1. Sooo Random - Science news straight to your Inbox...

It seems that an asteroid some 250m across has swept past the Earth. Hmmm.  We wondered what that whooshing noise was. Actually it wasn’t that close, about 538,000km away which is just outside the Moon’s orbit. The asteroid went by the imaginative name of 2007 TU24.  Apparently scientists who study these things say that similar-sized rocks come by every few years. However, detailed studies of how asteroids are put together will allow us to find ways of defending ourselves against future, more threatening rocks. Though moviemakers seem to favour the explosive approach, the best method will probably be to nudge it away gently.

The average interval between actual Earth impacts for an object of this size would be about 37,000 years, Nasa states.
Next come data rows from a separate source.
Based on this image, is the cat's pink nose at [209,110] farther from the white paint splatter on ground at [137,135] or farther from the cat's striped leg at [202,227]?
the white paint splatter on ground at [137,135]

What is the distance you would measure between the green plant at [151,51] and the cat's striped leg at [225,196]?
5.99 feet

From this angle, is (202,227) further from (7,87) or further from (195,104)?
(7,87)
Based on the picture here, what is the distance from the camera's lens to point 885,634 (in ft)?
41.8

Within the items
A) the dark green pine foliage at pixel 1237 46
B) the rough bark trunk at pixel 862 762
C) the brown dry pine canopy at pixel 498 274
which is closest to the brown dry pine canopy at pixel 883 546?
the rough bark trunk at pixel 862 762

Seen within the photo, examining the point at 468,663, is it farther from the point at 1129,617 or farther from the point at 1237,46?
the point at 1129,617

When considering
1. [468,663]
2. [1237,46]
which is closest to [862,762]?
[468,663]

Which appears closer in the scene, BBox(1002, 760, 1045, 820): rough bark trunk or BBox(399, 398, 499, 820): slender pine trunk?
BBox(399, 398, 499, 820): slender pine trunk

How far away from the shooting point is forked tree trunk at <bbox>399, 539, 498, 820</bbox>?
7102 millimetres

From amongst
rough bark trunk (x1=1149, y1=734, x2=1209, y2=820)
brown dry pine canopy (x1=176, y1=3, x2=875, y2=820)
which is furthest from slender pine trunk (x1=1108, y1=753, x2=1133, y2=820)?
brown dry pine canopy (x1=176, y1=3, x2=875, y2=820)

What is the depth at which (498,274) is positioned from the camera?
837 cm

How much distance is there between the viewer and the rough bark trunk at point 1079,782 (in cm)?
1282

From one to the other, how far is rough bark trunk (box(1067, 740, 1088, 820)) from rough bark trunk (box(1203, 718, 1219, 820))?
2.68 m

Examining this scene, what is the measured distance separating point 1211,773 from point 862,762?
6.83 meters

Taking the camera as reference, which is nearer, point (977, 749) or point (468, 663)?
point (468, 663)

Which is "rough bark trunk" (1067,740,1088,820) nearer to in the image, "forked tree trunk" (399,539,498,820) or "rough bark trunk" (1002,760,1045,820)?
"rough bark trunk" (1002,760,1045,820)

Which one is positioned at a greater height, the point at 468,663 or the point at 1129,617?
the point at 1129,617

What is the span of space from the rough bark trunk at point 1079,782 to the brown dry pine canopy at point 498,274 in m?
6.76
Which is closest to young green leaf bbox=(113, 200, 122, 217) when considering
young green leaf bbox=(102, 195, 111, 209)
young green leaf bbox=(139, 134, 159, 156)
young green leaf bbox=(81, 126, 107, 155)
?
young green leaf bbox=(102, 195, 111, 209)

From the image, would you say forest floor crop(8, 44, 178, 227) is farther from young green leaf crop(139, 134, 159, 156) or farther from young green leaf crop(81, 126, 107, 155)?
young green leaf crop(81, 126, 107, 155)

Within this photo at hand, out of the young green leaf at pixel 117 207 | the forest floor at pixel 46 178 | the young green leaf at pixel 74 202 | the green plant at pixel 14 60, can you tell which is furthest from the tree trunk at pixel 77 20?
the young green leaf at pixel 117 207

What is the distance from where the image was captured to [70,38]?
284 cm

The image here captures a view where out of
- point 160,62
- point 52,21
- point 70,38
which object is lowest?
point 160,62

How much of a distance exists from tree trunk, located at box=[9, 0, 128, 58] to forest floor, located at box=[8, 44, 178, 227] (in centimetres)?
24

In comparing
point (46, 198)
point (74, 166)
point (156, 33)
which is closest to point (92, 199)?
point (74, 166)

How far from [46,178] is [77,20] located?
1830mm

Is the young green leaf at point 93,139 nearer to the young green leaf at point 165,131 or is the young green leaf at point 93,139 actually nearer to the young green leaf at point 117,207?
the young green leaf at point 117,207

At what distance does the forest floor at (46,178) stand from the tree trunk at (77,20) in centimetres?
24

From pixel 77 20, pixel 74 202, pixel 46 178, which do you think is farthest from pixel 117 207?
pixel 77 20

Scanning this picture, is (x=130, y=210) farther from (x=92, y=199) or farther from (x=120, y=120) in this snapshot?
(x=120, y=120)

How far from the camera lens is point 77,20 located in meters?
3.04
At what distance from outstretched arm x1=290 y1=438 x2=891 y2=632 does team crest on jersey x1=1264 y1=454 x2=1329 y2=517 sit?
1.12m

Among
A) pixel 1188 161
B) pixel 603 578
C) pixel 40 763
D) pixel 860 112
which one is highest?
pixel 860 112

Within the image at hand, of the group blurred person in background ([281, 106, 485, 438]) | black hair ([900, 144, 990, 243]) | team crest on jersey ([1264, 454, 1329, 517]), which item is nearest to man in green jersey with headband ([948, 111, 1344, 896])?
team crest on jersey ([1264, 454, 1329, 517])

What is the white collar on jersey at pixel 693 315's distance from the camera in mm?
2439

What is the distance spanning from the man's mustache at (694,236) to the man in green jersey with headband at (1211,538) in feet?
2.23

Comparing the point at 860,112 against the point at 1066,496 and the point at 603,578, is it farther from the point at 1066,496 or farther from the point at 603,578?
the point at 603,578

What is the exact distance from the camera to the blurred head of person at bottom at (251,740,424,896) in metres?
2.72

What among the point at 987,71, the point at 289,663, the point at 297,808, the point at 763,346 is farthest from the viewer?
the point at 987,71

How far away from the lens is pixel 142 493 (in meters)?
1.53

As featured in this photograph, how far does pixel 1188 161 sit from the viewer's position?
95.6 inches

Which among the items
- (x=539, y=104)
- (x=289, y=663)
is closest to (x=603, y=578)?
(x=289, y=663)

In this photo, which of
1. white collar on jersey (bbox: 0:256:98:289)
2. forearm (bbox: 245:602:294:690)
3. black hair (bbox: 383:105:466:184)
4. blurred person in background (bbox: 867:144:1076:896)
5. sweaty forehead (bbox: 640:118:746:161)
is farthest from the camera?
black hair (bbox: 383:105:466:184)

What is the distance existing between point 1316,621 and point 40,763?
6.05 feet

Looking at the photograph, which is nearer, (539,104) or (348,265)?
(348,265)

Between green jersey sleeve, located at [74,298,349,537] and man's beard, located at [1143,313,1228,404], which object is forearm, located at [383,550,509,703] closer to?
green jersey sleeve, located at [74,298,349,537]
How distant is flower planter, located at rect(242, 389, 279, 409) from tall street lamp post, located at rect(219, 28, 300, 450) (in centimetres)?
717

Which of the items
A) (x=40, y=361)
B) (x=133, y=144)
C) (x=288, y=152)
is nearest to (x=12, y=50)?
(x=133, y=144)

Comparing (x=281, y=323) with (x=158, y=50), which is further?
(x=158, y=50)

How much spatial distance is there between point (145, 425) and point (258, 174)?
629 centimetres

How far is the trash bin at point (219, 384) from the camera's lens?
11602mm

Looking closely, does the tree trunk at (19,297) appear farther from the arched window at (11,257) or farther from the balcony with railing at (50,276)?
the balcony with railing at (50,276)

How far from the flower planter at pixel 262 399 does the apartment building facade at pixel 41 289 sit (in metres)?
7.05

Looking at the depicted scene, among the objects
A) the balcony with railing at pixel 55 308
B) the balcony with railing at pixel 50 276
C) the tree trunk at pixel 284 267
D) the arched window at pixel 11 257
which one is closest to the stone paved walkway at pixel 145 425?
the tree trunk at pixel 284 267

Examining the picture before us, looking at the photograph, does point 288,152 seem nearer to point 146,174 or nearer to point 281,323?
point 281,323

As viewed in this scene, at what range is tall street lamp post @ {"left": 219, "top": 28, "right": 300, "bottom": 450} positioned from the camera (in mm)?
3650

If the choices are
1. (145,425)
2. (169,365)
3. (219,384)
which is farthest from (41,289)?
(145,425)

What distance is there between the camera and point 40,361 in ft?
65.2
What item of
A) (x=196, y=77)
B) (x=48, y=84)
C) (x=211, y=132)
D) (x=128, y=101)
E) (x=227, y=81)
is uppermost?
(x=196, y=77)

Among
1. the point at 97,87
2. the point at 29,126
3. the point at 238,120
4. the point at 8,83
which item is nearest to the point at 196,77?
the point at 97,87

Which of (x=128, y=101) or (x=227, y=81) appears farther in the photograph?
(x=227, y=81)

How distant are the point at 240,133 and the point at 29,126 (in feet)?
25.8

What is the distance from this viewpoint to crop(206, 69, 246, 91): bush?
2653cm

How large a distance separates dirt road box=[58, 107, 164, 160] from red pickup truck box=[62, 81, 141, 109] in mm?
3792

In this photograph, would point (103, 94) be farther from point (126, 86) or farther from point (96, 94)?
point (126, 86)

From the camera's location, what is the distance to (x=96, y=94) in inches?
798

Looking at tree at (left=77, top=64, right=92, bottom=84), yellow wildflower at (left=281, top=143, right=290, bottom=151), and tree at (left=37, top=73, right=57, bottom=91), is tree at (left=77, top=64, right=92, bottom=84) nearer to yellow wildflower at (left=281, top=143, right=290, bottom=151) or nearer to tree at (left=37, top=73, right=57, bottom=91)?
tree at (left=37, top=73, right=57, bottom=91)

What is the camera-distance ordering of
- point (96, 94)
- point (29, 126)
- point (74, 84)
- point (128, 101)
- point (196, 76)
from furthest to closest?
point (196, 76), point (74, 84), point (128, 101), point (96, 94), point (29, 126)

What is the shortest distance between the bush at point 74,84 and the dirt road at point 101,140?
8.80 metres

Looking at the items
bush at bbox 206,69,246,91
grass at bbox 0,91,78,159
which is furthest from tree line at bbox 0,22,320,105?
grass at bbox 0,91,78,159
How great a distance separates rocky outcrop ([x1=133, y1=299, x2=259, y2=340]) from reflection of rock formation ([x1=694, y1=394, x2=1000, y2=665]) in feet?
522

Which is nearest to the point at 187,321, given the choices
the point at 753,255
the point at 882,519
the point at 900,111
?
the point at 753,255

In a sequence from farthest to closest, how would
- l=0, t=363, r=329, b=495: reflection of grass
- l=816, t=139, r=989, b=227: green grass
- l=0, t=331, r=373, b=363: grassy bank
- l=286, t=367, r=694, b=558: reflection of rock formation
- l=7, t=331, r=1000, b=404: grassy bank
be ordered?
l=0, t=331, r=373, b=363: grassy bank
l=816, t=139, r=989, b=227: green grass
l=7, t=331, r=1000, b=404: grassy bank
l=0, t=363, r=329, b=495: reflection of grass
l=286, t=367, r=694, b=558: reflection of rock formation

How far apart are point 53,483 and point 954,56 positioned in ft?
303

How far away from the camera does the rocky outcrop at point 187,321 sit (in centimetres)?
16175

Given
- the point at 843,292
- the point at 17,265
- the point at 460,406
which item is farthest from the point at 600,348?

And what about in 1908 when an asteroid about the size of a football field exploded in Earth's atmosphere with the force of a 15-megaton bomb, levelling an 800 square-mile (2,000-sq-km) area of Siberia? Want more fascinating asteroid facts.

And now for something completely random…

Scientists have found out that people were wearing shoes as far back as 40,000 years ago.  They were examining the toe bones of a 40,000-year-old skeleton in a cave in China. Apparently wearing shoes alters the shape of the toes because wearing shoes makes people walk differently.

Scientist Erik Trinkaus said: "Modern shoe-wearing Americans have wimpy little toes. Barefoot native Americans have strong, large toes. Shoe-wearing Inuits (people who live in the Arctic) lie somewhere in between."

So in years to come - how will they tell who wears Nike?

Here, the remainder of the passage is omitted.